WASHINGTON — Aid money for Flint and other communities impacted by lead is on its way to President Obama’s desk after receiving backing from several Michigan lawmakers in Congress.
Congress approved the wide-ranging bill—the Water Infrastructure Improvements for the Nation Act—to authorize water projects across the country, including $170 million to address lead in Flint’s drinking water.
Flint’s lead problem is traced back to a decision to use water from the corrosive Flint River for 18 months without treating it to prevent pipe corrosion. As a result, the water caused lead to leach from old pipes and into homes.
But since fall 2015, the city has been tapped into a regional water system that uses corrosion controls. Researchers say testing results have improved but many pipes still remain in need of repair.
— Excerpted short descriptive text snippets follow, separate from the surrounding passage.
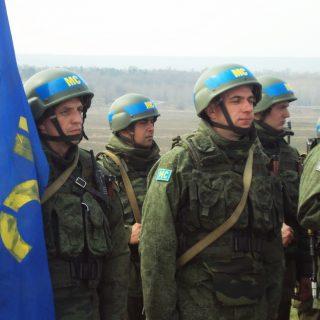 Министр обороны Молдавии Анатол Шалару договорился с украинским коллегой о предоставлении украинского коридора для эвакуации российских войск из Приднестровья.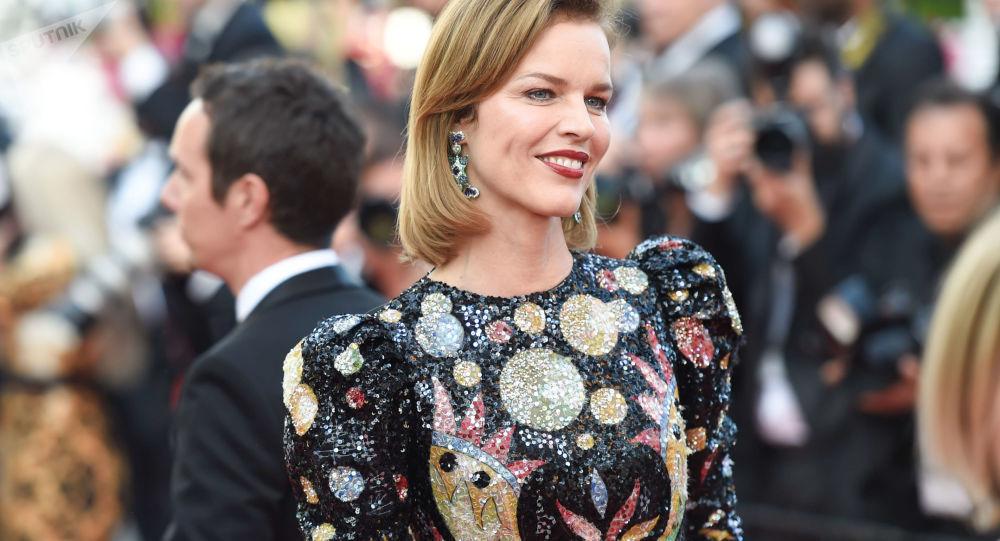 17c184b63 Češky se ukázaly v celé své kráse a rozpálily Cannes (FOTO ...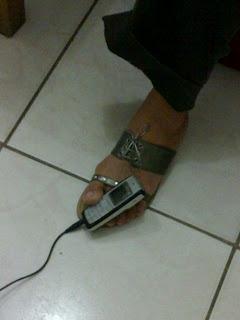 Cellphone holder using foot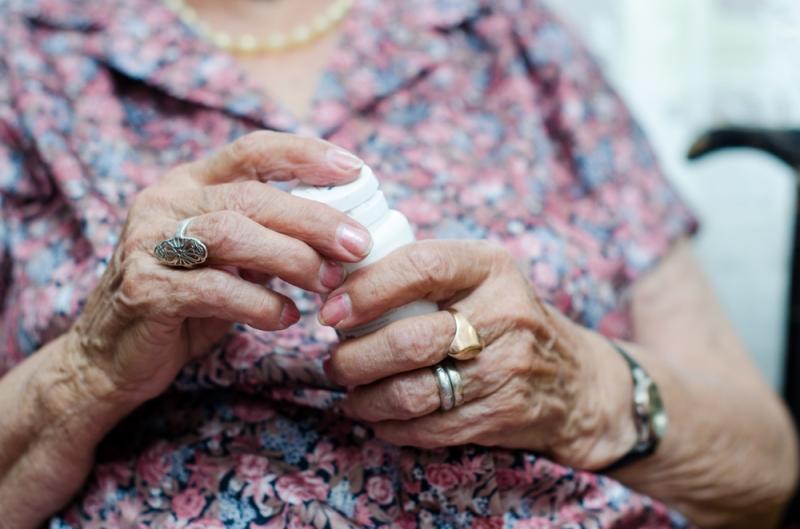 bejaarden-medicijnen-shutterstock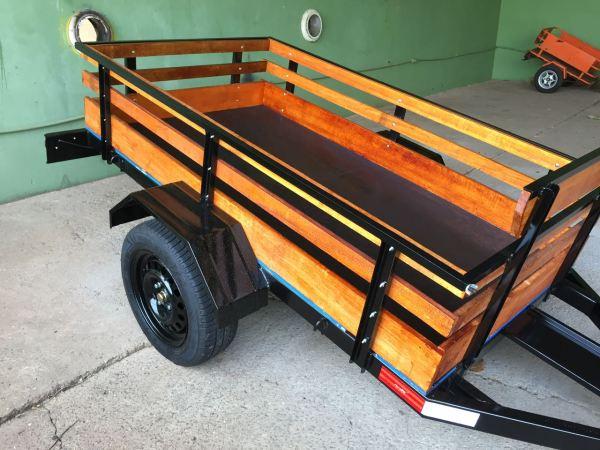 Carreta Fazendinha mista carga / 1 moto 1,10 x 2,20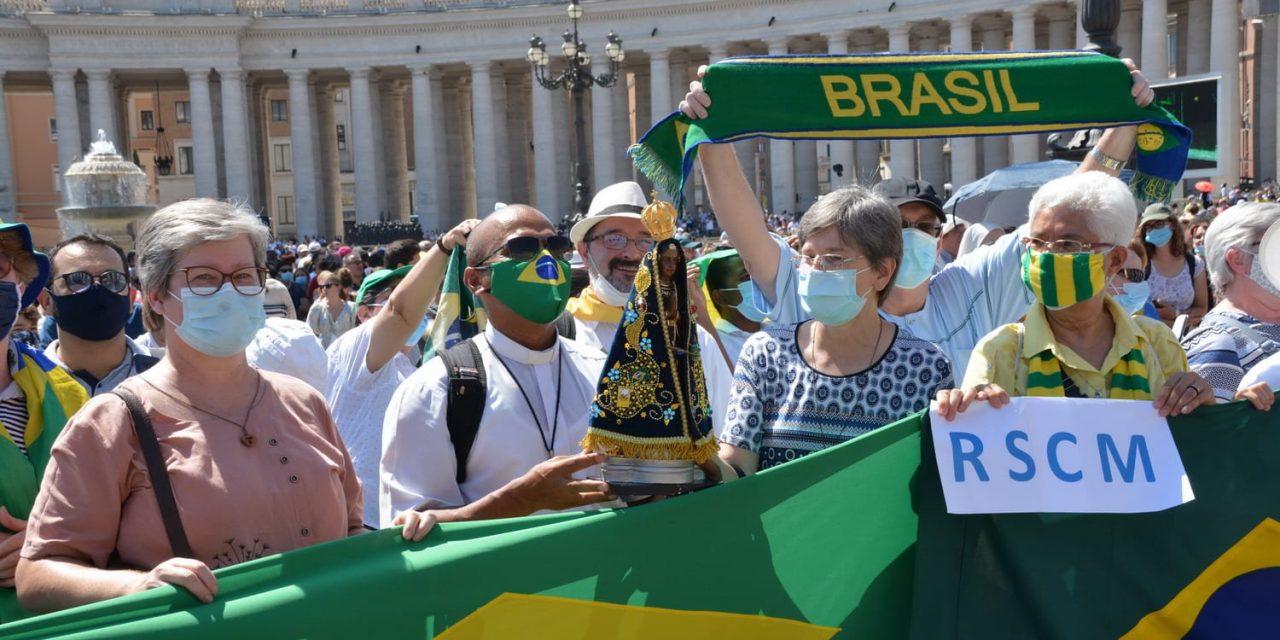 Papa Francisco anima religiosas e religiosos brasileiros, na Praça São Pedro, em Roma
U.S. Democratic Sens. Debbie Stabenow, Gary Peters and U.S. Democratic Rep. Dan Kildee, whose hometown is Flint, had been pushing for months to pass the measure which ultimately received bipartisan support.
According to a release issued by Congress, the agreement provides:
- Access to $100 million in funding to help fix Flint’s drinking water infrastructure
- Funding to activate at least $200 million in low-interest loans to upgrade water infrastructure in communities in Michigan and across the country
- $50 million to address the health care needs of children who have been exposed to lead
- Authority for the State of Michigan to forgive $20 million in past drinking water loans to Flint
- A requirement that the EPA warn the public within 24 hours of high lead levels in drinking water if a state fails to do so
“This is a very long, hard-fought victory,” Stabenow said in a statement provided to media. “This agreement achieves what we set out to accomplish from the beginning—pass urgently needed funding to help repair and replace drinking water infrastructure in Flint and other communities, and address the health care needs of children and families.”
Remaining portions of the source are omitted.